What we all need is time to reflect — the ability to turn off productively and allow our inner mechanisms work their magic on the mass (mess?) of intake we’ve provided it. Ray Kurzweil, who must surely love Mega Man for his Singularity-influenced Pinocchio syndrome, says that “the purposeful destruction of information is the essence of intelligent work.” Because we are all constantly thinking, our brains running at a kind of low-level hum as we race to sort through all the inputs, weighing and evaluating, just to keep pace with the difficult balance of determining what is of value and what isn’t.

It was clear to me that I hadn’t had time to destroy some of the stuff — personal encounters, professional accomplishments, the detritus of daily life, all of it was buzzing through my head. But in these YouTube playthroughs I was able to turn off, almost completely, relish in an incredibly safe environment and let my weary mind process and reinvigorate itself.

Type the name of any video game you can think of into the YouTube search bar and you’re bound to find uploaded videos (usually a series of them) of a playthough demonstration. Like so many other outposts on the internet, there’s a rich and embedded subculture to this realm. I don’t pretend to know all about it, and certainly can’t present a directory or FAQ of best practices.

When I asked YouTube user UsaSatsui why he records these walkthroughs, his response was refreshing devoid of heavy philosophy. “Truthfully, I don’t know” he said, though he clarified that partly it’s because he knows tricks that not everyone knows. That sense of playful fun is pretty clear; I was drawn to his channel because of non-traditional playthrough choices like DuckTales (an old favorite of mine) though I was won over by his Strider demo (not quite as difficult a game as Bionic Commando, but close!). But most of all I was glad to hear that he didn’t think of these ironically, or with some evangelical high-minded purpose.

It’s clear from talking with him that I’m not the only one to become interested in these, and that there’s a rich and supportive culture around this.

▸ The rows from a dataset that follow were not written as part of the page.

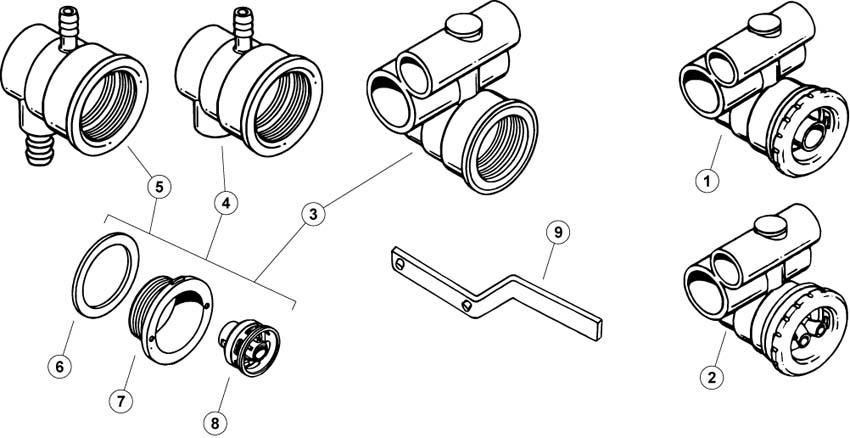 5
4
3
1
9
6
7
8
2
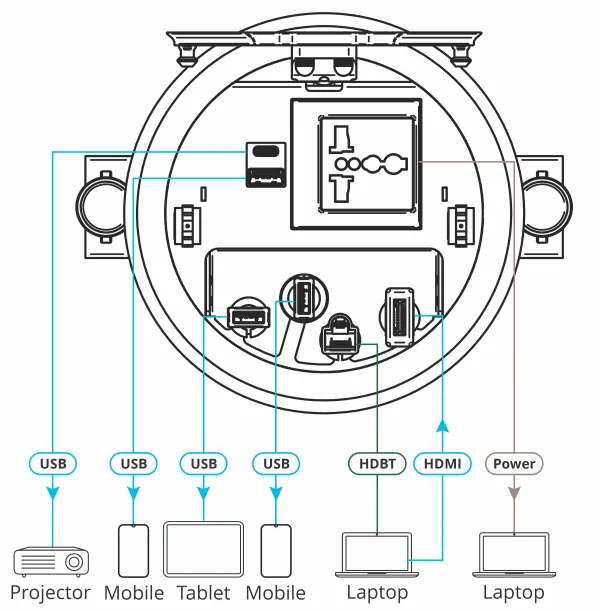 USB USB USB USB HDBT HDMI Power

Projector Mobile Tablet Mobile Laptop Laptop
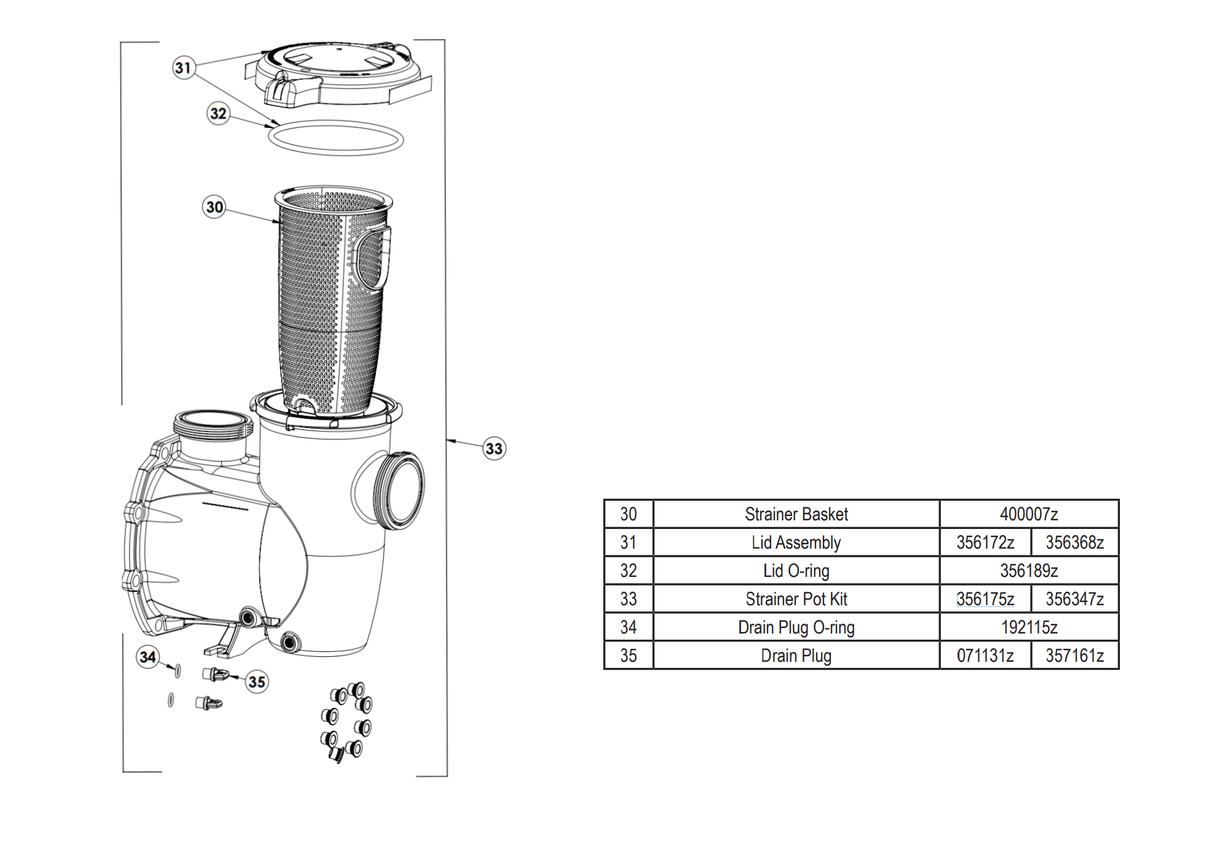 31
32
30
33
34
35

| 30 | Strainer Basket | 400007z | |
|---|---|---|---|
| 31 | Lid Assembly | 356172z | 356368z |
| 32 | Lid O-ring | 356189z | |
| 33 | Strainer Pot Kit | 356175z | 356347z |
| 34 | Drain Plug O-ring | 192115z | |
| 35 | Drain Plug | 071131z | 357161z |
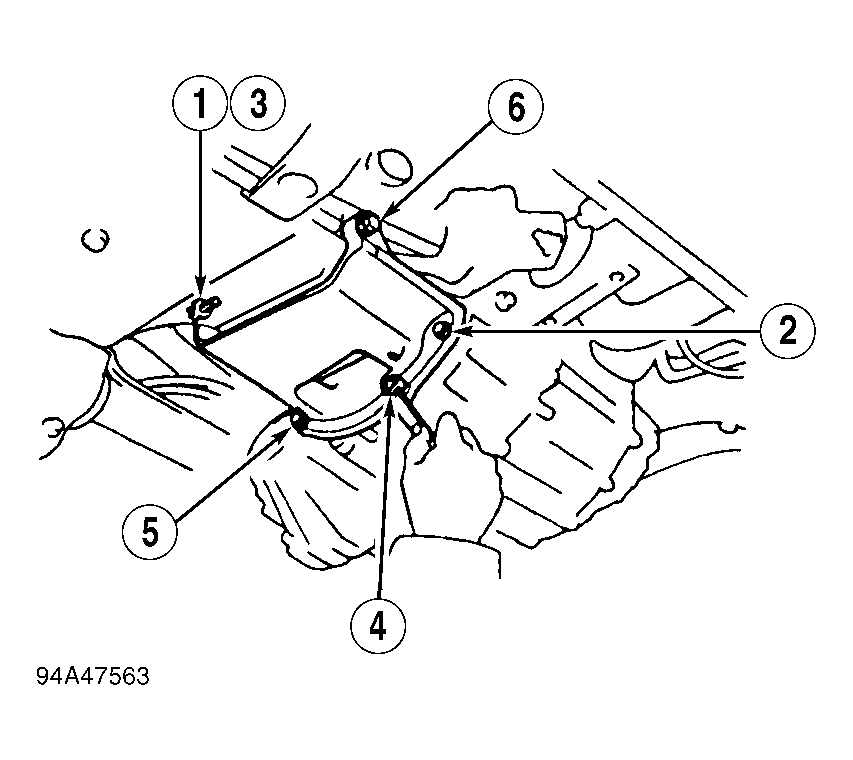 1
3
6
2
5
4
94A47563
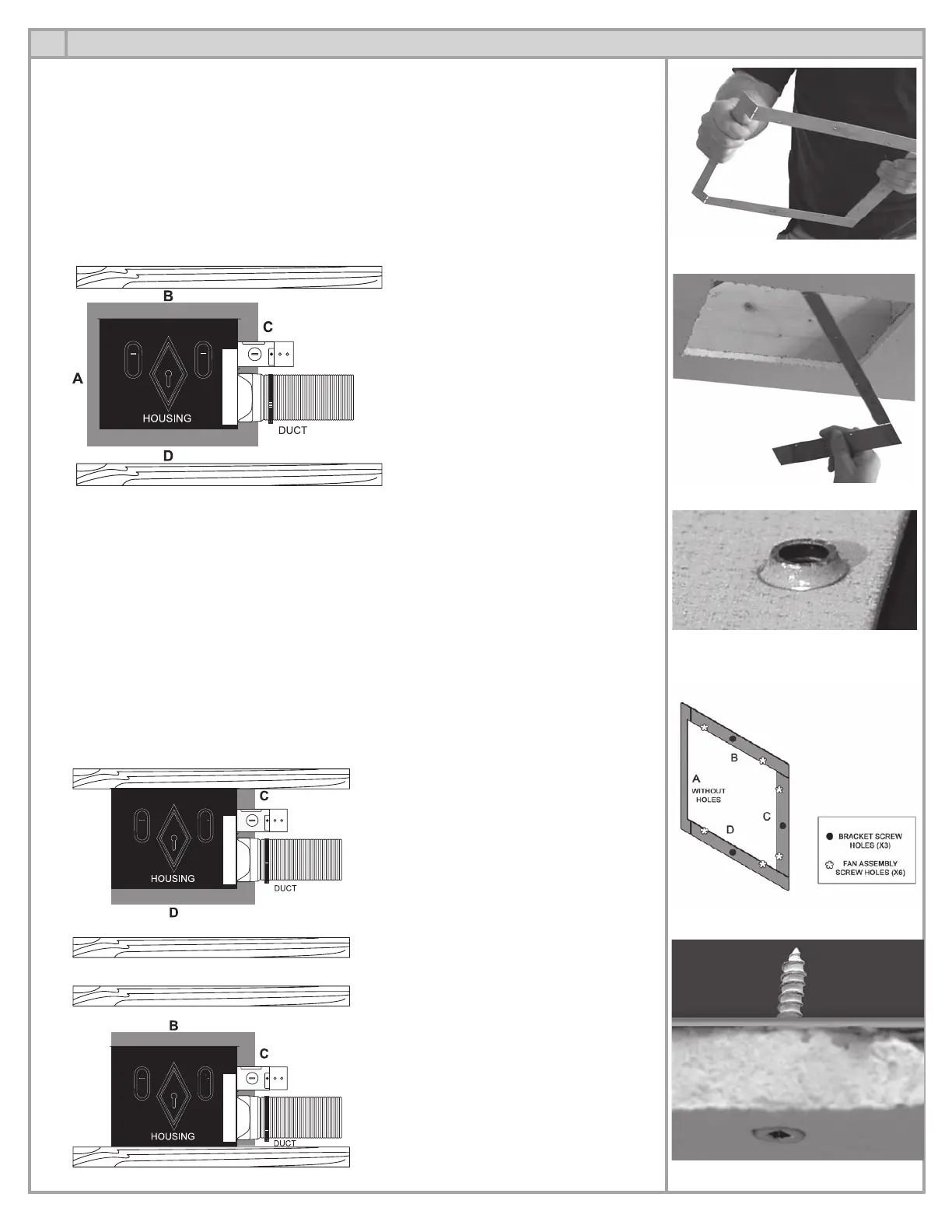 B

C

A

HOUSING

DUCT

D

C

HOUSING

DUCT

D

B

C

HOUSING

DUCT

B

A
WITHOUT
HOLES

C

D

BRACKET SCREW HOLES (X3)

FAN ASSEMBLY SCREW HOLES (X6)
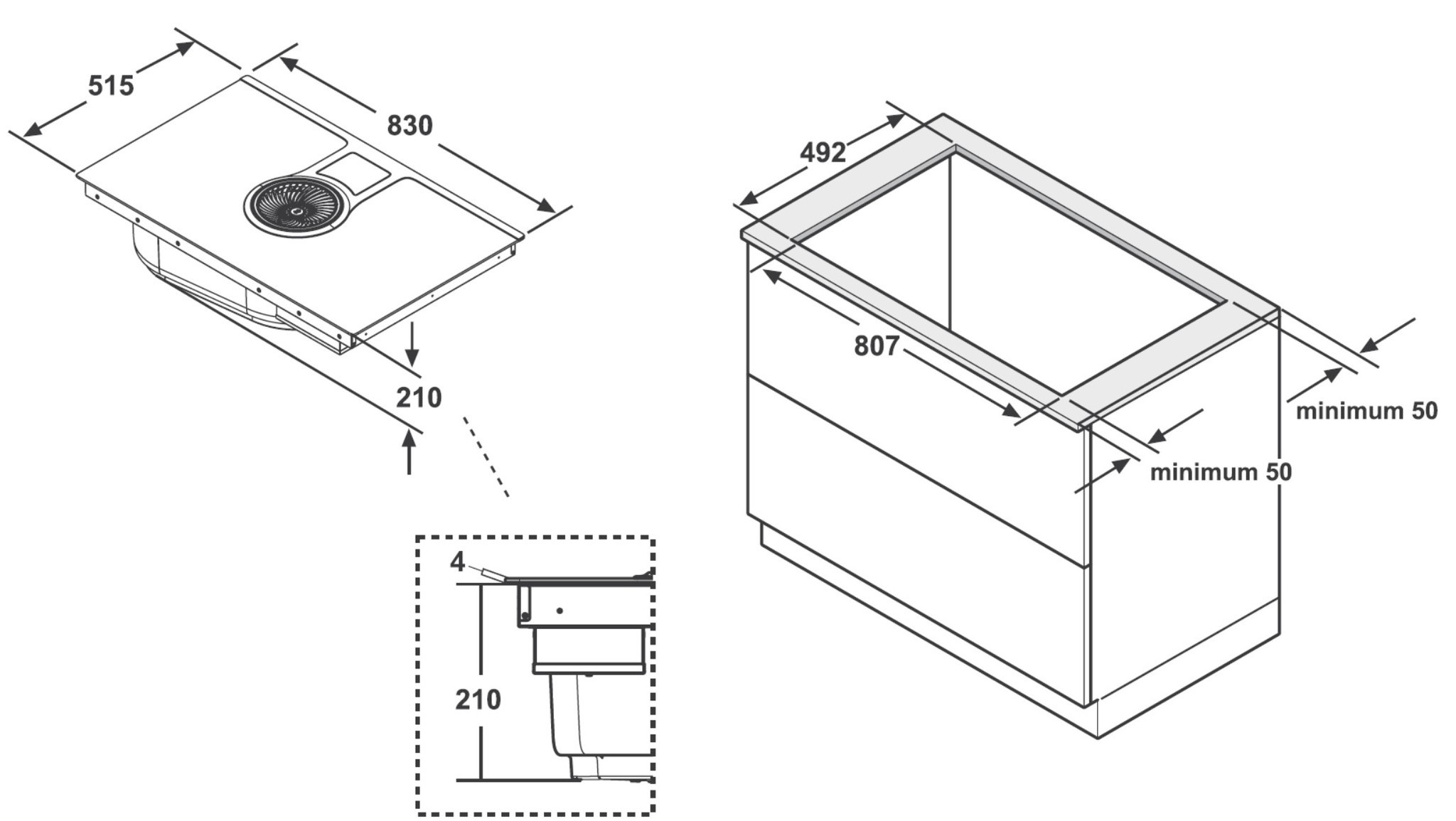 515

830

210

4

210

492

807

minimum 50

minimum 50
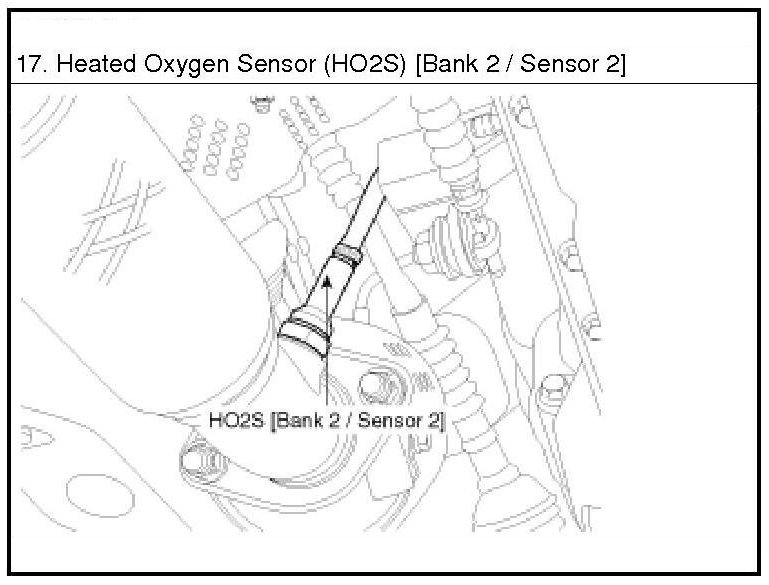 17. Heated Oxygen Sensor (HO2S) [Bank 2 / Sensor 2]

HO2S [Bank 2 / Sensor 2]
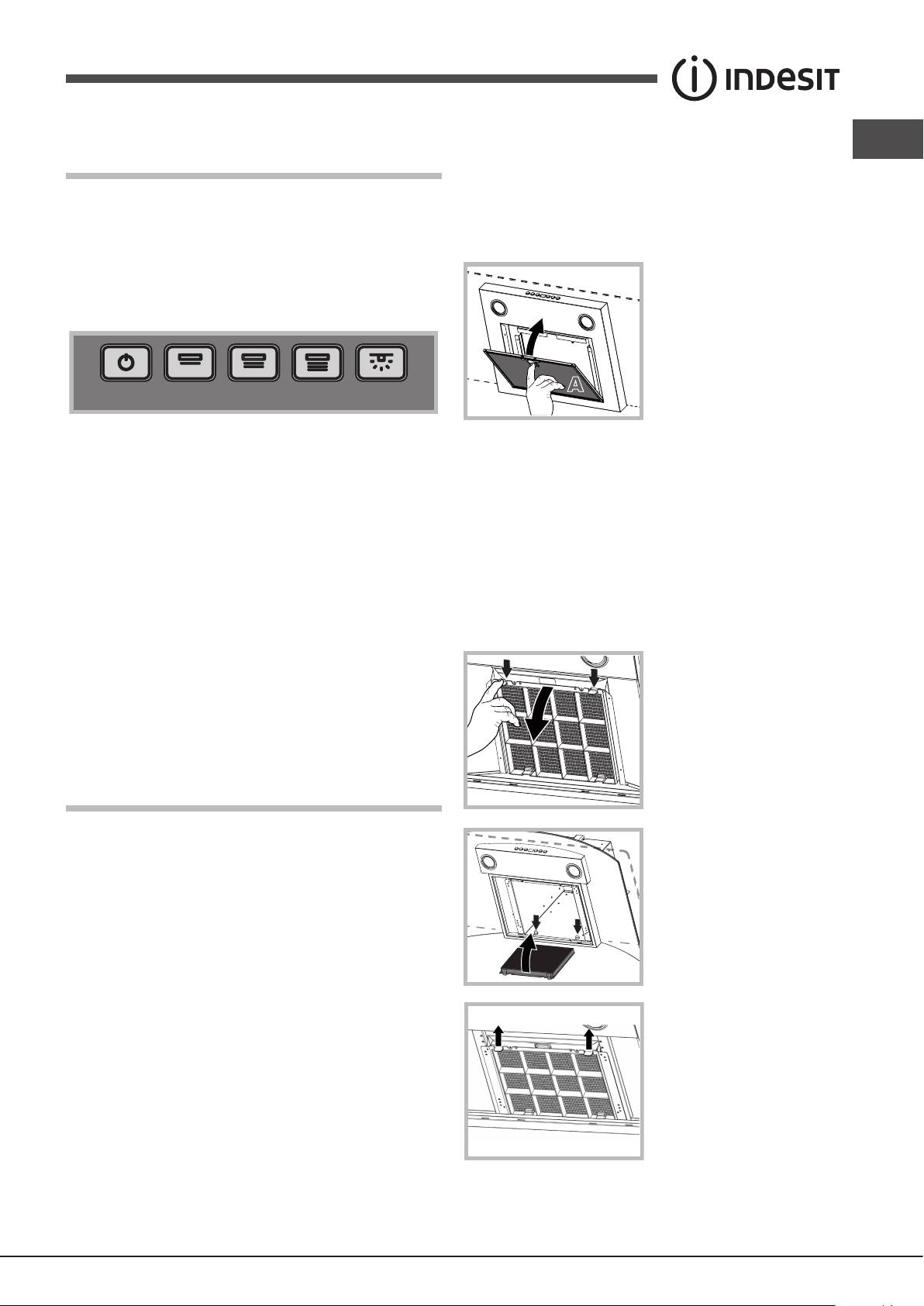 INDESIT

A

It seems clear that nostalgia plays a big part in this. “Tons of people played these games growing up,” UsaSatsui says and he gets comments on his videos that indicate the memory of the games is a joy in itself. “Dying is funny sometimes,” he says, sagely, “I don’t […] try to be perfect when I play.” And while he’s referring to the fact the he doesn’t care to produce the perfect skill runs that some other users are known for (check out NotEntirelySure’s channel for some dazzling feats), it’s hard not to see the earnest self-help message imbedded here.

I guess none of us are perfect when we play. We get hit from all sides with impressions, perceptions, necessary knowledge and useless factoids. It’s clear that we need to take our head out of the game in order to really process all the information generated in our normal human existences. Ironically, for me, putting my head back in the game helped me out! By turning off the part of my brain that is actively engaged in processing new information (the various hazards and puzzles that are the heart of many games), my capacity for dealing with the existing pile of information increased tremendously.

The playthroughs served, then, as a backdrop that forces me out of time. I’m temporarily static, not in control. The safe and predetermined environment speaks to memory but serves as a kind of white noise, a low track in the background that allows the mental apparatus to focus on the important and complex work of organizing and bolstering those links of interdependence that help create not only a rich and robust series of memories but our very identity and thus our feelings of satisfaction & fulfillment. I’m finally able to catch my breath.

The YouTube playthrough works as a kind of trigger for coherence. It’s that moment when everything seems to settle down and we feel integrated, maybe even happy. The novelist Marcel Proust describes the moment when “all anxiety about the future, all intellectual doubts had disappeared.” It’s like that, as if after searching for a long time we’ve finally arrived… or stopped. We can find the means by which to integrate our past experiences and our memories with a healthy mind function that allows us to move forward with vigor and power. We can become whole.